Supplied text
***
History of the House

Debauve & Gallais, a taste for excellence.

Founded in 1800 by Sulpice Debauve, King Louis XVI's pharmacist, house combines excellent savoir-faire, innovation and a rigorous search for balance between gourmet and healthy chocolates. The useful with the pleasurable, as indicated by the founder's motto that comes from the philosopher Horace : Utile Duci ! 

Pharmacist to the King in 1779, Sulpice Debauve, a doctor's son, focused his research on cocoa. The scientist was aware of Marie-Antoinette's infatuation with chocolate, which reminded the Queen of France of her Viennese childhood. So, to help ease the sovereign's headaches who complained that her "medicines", he mixed the remedy with cocoa, adding almond milk to soften the taste. Enchanted, the queen, named these medallions "Pistoles". Previously consumed as a beverage, Sulpice Debauve invented the first solid chocolate you could bite into.

In 1800, the pharmacist set up his own chocolate house and became chocolatier to the First Consul Napoleon Bonaparte. To celebrate the Friedland victory, Sulpice Debauve developed the recipe for Croquamandes, the first chocolate-coated dried fruit, based on an idea shared by the celebrate Chef Carême and the emperor himself.
***
Entries provided
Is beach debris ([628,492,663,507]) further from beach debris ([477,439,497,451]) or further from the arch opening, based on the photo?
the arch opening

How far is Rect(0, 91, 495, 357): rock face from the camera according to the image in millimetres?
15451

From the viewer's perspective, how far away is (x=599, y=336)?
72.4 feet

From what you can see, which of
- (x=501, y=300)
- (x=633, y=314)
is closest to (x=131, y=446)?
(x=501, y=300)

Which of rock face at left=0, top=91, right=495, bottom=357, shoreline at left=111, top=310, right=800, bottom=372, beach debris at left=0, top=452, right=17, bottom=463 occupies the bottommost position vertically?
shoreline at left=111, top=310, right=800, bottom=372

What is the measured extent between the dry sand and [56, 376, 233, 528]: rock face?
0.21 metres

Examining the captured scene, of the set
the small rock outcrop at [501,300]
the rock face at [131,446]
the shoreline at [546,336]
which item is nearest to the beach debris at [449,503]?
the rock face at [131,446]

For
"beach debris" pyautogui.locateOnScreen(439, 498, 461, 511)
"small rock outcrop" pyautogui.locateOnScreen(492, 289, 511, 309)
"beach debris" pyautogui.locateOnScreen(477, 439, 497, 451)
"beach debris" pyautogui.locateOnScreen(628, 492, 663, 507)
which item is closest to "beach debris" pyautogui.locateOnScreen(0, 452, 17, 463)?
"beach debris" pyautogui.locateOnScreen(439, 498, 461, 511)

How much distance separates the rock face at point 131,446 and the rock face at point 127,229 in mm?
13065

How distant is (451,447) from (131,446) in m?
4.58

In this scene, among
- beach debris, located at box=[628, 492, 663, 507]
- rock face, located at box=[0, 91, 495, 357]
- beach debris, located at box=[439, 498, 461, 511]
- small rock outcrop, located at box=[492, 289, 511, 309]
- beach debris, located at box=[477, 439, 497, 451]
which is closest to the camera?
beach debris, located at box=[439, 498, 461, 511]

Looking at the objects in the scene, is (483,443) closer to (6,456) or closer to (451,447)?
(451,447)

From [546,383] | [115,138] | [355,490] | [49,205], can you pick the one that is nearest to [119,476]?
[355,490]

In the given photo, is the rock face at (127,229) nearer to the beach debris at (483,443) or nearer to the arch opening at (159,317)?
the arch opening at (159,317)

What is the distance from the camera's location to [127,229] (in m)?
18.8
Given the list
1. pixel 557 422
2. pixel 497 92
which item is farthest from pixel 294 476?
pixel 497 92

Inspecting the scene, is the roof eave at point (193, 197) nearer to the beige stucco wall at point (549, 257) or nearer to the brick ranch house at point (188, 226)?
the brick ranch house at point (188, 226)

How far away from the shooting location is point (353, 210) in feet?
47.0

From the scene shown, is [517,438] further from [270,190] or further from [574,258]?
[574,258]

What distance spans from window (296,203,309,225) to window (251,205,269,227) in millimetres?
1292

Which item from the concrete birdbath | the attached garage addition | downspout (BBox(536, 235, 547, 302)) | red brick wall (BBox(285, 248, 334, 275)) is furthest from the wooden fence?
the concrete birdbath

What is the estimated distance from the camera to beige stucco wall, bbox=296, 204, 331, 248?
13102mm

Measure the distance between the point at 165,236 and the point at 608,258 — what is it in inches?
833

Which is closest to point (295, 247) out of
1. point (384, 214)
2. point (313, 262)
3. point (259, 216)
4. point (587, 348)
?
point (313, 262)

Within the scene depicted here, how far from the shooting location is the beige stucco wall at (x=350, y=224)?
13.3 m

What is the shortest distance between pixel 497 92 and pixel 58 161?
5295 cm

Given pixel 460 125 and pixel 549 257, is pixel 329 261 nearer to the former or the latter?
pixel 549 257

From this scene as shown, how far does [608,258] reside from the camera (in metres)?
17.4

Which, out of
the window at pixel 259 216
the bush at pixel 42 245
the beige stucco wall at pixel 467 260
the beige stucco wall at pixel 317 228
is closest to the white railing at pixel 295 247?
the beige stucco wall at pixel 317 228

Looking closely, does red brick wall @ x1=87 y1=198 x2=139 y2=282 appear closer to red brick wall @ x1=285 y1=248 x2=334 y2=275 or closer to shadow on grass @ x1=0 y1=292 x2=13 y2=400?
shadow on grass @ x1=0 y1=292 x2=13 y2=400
***
Problem requirements
Reproduce the chocolate house history from "Pharmacist to the" to "could bite into.", putting "cacao" in place of "cocoa" wherever it occurs.

Answer area
Pharmacist to the King in 1779, Sulpice Debauve, a doctor's son, focused his research on cacao. The scientist was aware of Marie-Antoinette's infatuation with chocolate, which reminded the Queen of France of her Viennese childhood. So, to help ease the sovereign's headaches who complained that her "medicines", he mixed the remedy with cacao, adding almond milk to soften the taste. Enchanted, the queen, named these medallions "Pistoles". Previously consumed as a beverage, Sulpice Debauve invented the first solid chocolate you could bite into.